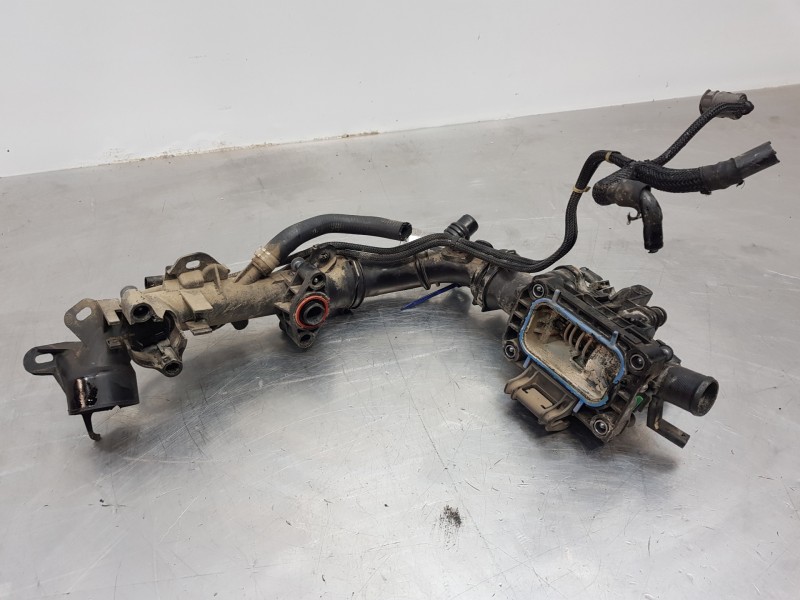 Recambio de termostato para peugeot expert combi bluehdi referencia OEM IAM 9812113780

---

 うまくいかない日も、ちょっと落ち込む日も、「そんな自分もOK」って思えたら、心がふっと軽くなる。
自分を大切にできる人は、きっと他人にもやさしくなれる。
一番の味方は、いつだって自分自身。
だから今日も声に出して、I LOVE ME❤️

### TASK GOAL
Write down again, exactly as given, only the lines above that fall from the line with "うまくいかない日も、ちょっと" to the line with "だから今日も声に出して、I LOVE ME❤️", inclusive.

### FINISHED EXERCISE
 うまくいかない日も、ちょっと落ち込む日も、「そんな自分もOK」って思えたら、心がふっと軽くなる。
自分を大切にできる人は、きっと他人にもやさしくなれる。
一番の味方は、いつだって自分自身。
だから今日も声に出して、I LOVE ME❤️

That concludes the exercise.